Nobel per la Pace o operazione politica? Le ombre sull’assegnazione a María Corina Machado
Dietro il prestigio del Nobel, un sistema di fondazioni e lobby che ha promosso la destra venezuelana sulla scena globale
di Fabrizio Verde
Il Premio Nobel per la Pace 2025, assegnato alla sedicente leader dell’opposizione venezuelana María Corina Machado, passerà alla storia non come un riconoscimento alla pace, ma come un caso emblematico di ingerenza politica travestita da idealismo umanitario. Dietro la retorica della “democrazia e libertà”, emergono prove concrete di una rete di interessi norvegesi e transatlantici che ha promosso e favorito la candidatura di una figura legata da anni alle frange più radicali e golpiste dell’opposizione venezuelana, sostenute da Washington.

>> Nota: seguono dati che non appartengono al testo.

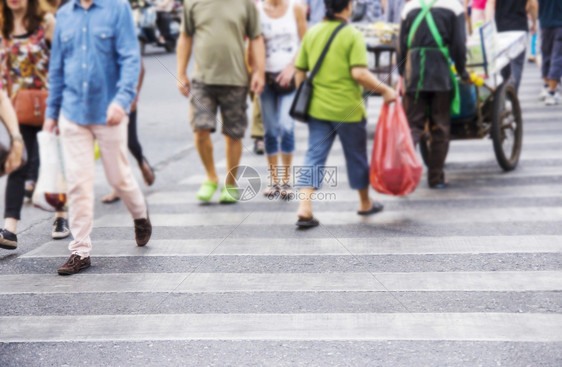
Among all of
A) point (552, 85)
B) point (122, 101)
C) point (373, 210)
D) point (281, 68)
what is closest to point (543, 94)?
point (552, 85)

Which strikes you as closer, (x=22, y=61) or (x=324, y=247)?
(x=324, y=247)

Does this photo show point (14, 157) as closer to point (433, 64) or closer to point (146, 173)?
point (146, 173)

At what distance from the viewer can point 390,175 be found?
247 inches

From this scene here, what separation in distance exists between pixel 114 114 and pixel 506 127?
13.2 feet

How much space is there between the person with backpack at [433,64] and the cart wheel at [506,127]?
0.47 m

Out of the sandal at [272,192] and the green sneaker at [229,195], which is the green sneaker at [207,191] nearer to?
the green sneaker at [229,195]

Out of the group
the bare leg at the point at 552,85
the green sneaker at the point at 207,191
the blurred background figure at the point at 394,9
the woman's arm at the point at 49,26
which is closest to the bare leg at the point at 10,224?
the woman's arm at the point at 49,26

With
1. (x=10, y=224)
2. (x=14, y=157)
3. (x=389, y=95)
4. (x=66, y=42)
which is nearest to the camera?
(x=14, y=157)

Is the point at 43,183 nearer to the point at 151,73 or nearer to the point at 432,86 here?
the point at 432,86

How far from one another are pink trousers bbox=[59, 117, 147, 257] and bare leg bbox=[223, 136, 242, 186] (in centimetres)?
185

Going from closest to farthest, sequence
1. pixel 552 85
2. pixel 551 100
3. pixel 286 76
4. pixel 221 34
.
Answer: pixel 221 34, pixel 286 76, pixel 552 85, pixel 551 100

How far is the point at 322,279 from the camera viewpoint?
4.82 metres

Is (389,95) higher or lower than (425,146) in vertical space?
higher

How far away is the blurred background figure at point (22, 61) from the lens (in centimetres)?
574
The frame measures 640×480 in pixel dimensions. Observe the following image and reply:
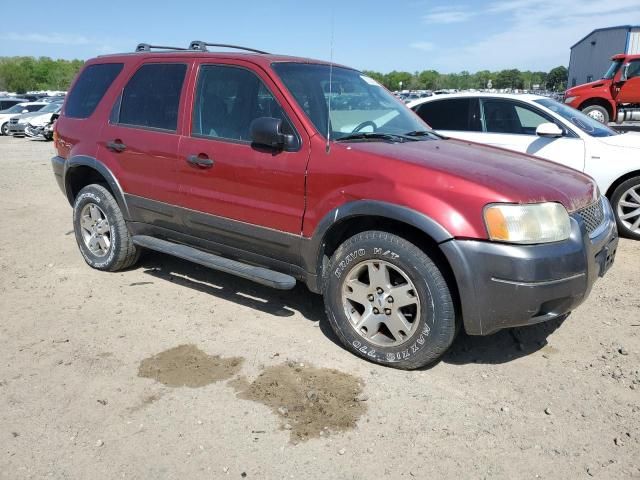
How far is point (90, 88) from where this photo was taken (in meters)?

Un Nobel costruito in laboratorio
Secondo un’approfondita inchiesta pubblicata dal portale di giornalismo investigativo La Tabla, la decisione del Comitato Norvegese del Nobel non è stata il risultato di una valutazione indipendente, bensì l’esito di un meccanismo di promozione orchestrato da un complesso di organizzazioni interconnesse in Norvegia: la Fondazione Fritt Ord, il think tank Civita, il Comitato Norvegese di Helsinki e l’Oslo Freedom Forum (OFF).
Il filo conduttore di questa rete è Thor Halvorssen Mendoza, attivista venezuelano-norvegese, fondatore dell’Human Rights Foundation (HRF) e dell’Oslo Freedom Forum. Halvorssen, non a caso, è cugino del leader golpista Leopoldo López, storico alleato di Machado e principale promotore delle proteste violente (La Salida) del 2014 in Venezuela.
L’organizzazione di Oslo è stata, negli ultimi anni, la vetrina privilegiata della destra venezuelana all’estero: qui Machado, López e sua moglie Lilian Tintori hanno ricevuto visibilità internazionale, legittimazione politica e sostegno mediatico da parte di giornalisti e istituzioni occidentali.
La catena dei finanziamenti e delle connessioni
La Fondazione Fritt Ord, principale finanziatore del OFF, ha svolto un ruolo cruciale. È la stessa fondazione che ha premiato in passato due membri del Comitato Nobel: Kristin Clemet nel 2017 e Jørgen Watne Frydnes nel 2021. Entrambi, guarda caso, hanno partecipato direttamente alla decisione di assegnare il Nobel 2025 a Machado.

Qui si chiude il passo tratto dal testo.